Protester Darren Seals killed
The 29-year-old’s death sent waves of shock and grief throughout the community of activists in Missouri who protested the police killing of unarmed black teenager Michael Brown in Ferguson in 2014.
“We have lost a great champion of civil rights in our community,” said Bassem Masri, a friend who had live-streamed the Ferguson protests, sometimes with Seals walking behind him to protect him as he filmed.
“He didn’t go out to the national level like many of the organizers. He stayed home and tried to fix Ferguson first,” said Keith Rose, another St Louis activist.
Other activists killed
Many have been at a lost over Seals death troubled over the comparison between his death and the 2014 murder of 20-year-old Deandre Joshua, who was shot and left in a burning car on the same night a grand jury chose not to indict police officer Darren Wilson in Brown’s death.
An anonymous activist pointed to a striking revelation. According to the activist’s count, five other men in the St. Louis area have been shot and left in burning cars since 2014.
“Many people are really worried. We don’t know if there’s some type of movement serial killer on the loose,” said Patricia Bynes to The Guadarian, a protester and former Democratic committeewoman for Ferguson.
“There are no connections to the two homicides that we know of at this time,” St Louis county police spokesman Shawn McGuire said in an email Wednesday.
About Darren Seals
Darren Seals was a proud local activist and a fierce critic of the national Black Lives Matter movement. He had criticized the Black Lives Matter movement saying its prominent leaders took over the Ferguson protests and then failed to give enough back to the community that had catalyzed the movement. During a heated argument, he once hit Deray McKesson, one of the most nationally recognized movement activists.
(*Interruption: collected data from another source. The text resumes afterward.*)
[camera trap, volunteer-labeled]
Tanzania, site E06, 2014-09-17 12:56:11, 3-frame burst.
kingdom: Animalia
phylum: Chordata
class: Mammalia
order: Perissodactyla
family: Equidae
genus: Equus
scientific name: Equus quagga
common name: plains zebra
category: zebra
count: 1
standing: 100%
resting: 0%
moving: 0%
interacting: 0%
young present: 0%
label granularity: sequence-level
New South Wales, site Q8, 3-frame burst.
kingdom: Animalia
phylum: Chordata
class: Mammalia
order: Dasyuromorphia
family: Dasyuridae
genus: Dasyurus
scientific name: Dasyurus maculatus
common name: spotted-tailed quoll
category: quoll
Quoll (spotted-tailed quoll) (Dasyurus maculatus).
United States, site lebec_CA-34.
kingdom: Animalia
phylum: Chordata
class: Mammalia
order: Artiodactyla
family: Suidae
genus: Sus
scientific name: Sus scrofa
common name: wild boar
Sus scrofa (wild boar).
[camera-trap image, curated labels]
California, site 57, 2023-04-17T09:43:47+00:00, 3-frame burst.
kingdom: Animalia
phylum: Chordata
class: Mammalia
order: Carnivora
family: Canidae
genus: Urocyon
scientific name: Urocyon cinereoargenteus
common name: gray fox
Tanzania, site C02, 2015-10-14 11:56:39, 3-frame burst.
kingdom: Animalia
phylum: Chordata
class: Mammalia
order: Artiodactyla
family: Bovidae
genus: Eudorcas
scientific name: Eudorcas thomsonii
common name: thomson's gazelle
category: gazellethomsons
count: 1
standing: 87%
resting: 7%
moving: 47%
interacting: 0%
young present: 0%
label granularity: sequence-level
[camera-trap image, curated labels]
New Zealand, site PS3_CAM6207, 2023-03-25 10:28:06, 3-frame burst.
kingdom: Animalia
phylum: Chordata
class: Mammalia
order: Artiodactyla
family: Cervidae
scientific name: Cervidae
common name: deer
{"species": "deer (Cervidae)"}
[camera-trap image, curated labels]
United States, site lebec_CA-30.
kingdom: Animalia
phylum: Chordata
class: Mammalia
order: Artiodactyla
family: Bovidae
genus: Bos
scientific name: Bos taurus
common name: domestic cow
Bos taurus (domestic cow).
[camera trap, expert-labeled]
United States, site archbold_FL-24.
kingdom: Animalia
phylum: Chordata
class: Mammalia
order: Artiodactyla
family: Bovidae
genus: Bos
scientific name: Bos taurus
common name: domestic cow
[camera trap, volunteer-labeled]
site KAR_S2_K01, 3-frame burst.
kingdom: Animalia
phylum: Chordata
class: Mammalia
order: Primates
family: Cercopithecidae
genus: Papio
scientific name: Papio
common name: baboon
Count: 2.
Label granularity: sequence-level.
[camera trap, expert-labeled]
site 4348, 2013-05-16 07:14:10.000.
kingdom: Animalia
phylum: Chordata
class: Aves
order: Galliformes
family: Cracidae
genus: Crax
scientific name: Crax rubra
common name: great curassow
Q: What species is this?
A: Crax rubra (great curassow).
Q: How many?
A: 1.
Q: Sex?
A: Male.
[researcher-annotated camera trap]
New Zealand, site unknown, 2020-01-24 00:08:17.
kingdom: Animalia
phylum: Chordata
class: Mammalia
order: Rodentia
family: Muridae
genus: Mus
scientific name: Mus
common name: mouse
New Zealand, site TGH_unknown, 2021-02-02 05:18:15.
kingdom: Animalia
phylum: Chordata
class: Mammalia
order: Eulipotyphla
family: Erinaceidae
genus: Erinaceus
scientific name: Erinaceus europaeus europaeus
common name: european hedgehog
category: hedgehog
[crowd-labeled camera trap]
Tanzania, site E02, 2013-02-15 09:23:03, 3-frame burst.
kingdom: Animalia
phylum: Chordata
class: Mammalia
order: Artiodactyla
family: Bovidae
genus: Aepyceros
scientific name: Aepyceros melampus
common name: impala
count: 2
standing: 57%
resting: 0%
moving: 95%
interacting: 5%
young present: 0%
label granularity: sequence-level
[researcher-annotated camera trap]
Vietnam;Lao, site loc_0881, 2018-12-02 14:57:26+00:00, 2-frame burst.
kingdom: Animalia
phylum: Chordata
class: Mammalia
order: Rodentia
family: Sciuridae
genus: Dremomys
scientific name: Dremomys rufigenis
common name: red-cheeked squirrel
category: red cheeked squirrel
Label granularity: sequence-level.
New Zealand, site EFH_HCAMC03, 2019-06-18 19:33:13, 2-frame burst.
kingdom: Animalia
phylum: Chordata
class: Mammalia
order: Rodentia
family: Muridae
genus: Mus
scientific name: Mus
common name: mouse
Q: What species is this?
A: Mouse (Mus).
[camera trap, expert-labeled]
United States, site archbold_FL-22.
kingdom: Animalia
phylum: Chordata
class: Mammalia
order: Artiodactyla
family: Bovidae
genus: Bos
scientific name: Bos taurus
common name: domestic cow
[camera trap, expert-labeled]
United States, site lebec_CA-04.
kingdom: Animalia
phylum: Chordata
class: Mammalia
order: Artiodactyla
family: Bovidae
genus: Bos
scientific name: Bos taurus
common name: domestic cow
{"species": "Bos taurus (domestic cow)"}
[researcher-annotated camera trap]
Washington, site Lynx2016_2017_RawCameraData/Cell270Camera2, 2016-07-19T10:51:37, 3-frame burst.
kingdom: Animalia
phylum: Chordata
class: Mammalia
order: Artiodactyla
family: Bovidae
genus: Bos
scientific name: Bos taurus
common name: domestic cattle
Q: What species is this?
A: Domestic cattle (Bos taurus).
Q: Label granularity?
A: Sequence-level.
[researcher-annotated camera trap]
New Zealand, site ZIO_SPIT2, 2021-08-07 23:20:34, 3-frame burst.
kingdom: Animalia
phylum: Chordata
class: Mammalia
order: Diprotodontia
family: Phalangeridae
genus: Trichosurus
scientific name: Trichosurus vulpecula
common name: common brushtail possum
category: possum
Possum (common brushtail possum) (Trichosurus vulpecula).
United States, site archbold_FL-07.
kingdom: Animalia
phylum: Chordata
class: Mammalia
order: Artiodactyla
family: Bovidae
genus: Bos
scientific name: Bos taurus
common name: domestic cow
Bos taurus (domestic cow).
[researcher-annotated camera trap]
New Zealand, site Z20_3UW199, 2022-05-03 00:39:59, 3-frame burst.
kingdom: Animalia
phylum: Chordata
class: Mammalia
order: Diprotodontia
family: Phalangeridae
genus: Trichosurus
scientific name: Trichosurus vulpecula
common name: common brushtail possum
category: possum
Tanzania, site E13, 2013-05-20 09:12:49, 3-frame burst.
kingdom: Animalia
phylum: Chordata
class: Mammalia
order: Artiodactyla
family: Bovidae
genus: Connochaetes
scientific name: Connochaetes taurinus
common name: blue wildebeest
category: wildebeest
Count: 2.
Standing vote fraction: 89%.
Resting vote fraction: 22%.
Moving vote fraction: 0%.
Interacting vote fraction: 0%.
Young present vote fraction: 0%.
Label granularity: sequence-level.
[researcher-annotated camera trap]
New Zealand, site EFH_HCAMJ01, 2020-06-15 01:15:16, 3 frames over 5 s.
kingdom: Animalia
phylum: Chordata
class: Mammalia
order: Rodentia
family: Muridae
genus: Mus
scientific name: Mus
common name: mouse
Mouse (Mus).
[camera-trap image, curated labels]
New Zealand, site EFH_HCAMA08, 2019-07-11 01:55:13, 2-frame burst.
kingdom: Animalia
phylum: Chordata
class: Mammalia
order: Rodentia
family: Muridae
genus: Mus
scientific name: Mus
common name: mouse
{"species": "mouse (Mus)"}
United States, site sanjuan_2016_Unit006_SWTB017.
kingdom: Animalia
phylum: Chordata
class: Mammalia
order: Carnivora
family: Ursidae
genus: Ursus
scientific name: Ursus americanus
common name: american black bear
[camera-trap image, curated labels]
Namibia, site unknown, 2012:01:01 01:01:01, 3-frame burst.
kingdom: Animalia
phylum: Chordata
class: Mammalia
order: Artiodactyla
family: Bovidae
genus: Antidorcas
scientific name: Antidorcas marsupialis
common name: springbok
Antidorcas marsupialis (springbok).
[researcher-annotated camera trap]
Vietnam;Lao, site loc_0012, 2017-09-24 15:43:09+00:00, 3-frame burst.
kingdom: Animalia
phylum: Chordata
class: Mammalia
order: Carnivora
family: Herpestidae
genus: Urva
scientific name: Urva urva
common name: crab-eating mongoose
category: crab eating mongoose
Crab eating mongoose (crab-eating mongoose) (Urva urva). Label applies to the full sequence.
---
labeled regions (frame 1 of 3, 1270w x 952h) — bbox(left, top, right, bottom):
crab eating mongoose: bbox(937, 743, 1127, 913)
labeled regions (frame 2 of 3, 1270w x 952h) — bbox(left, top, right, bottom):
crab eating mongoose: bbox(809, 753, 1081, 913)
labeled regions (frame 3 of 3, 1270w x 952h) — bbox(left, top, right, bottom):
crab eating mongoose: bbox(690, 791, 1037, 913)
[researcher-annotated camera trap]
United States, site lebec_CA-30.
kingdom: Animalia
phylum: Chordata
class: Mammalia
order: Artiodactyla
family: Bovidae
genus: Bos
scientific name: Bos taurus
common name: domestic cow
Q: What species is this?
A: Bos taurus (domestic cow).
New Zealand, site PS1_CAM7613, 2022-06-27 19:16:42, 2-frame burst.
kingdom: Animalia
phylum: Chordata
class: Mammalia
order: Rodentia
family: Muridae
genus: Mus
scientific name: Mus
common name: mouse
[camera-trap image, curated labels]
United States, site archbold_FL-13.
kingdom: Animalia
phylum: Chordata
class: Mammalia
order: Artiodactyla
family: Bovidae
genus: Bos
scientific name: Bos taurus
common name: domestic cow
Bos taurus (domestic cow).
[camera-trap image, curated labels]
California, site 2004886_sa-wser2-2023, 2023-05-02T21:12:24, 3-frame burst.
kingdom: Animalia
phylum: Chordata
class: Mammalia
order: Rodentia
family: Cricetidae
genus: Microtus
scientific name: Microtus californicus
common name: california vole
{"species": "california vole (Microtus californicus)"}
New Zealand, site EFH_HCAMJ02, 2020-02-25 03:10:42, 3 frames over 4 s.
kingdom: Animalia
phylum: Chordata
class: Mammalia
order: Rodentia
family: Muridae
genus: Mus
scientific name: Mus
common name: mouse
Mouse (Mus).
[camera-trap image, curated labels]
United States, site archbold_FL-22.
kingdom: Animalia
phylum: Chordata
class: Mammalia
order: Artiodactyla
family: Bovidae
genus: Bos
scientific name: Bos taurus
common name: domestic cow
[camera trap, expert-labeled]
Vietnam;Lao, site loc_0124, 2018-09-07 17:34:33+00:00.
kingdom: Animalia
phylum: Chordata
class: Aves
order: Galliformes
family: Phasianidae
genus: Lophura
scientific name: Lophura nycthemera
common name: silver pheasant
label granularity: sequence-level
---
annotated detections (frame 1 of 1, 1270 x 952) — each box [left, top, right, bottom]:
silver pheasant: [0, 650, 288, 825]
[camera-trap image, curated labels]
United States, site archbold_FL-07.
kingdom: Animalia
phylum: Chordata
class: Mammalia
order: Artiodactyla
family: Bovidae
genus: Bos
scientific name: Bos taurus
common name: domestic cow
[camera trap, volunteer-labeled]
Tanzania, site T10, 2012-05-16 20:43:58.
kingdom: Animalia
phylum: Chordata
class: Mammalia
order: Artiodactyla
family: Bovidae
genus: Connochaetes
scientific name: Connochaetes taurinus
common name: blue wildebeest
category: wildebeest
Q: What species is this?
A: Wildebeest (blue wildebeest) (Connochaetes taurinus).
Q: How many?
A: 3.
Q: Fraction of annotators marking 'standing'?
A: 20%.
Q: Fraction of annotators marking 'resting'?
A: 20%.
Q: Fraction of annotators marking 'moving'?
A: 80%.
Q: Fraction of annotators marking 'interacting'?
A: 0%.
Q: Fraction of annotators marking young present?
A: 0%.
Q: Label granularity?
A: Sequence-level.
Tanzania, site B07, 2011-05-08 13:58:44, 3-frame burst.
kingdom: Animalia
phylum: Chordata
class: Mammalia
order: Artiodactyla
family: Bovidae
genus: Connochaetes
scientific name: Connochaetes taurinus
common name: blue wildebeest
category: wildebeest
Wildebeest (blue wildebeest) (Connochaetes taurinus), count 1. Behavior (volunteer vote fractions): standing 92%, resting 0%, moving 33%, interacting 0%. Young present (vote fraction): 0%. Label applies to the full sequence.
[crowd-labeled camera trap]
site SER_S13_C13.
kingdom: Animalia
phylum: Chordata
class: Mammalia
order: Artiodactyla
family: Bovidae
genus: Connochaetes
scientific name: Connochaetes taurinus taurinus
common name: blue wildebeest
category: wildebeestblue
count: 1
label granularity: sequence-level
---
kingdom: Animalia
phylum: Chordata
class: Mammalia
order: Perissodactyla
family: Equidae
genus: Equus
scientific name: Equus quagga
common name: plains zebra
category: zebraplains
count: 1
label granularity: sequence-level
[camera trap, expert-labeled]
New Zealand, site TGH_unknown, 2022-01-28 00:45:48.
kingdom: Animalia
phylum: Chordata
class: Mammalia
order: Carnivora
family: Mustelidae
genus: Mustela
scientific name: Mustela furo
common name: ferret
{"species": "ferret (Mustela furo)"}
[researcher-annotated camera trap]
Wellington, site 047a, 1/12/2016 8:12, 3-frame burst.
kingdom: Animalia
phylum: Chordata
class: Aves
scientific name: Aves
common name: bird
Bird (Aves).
Seals was mentoring young hip-hop artists and recently switched to a lower-paying shift at his job at General Motors in order to give him more time to do community work and take care of his mother and brother.
He had also continued to document his own stops by local law enforcement,posting a video on Facebook in June describing an encounter he and his 14-year-old brother had with the police in which he said a detective had asked him about a Facebook post he had made about Trump.
“Me and my little brother just got slammed, guns pointed at our faces, and detained by Ferguson PD for being activist against Trump,” he wrote on Facebook.
Darren Seals, who lived in St. Louis, was found by county police in Riverview, one of the dozens of tiny municipalities that surround the city.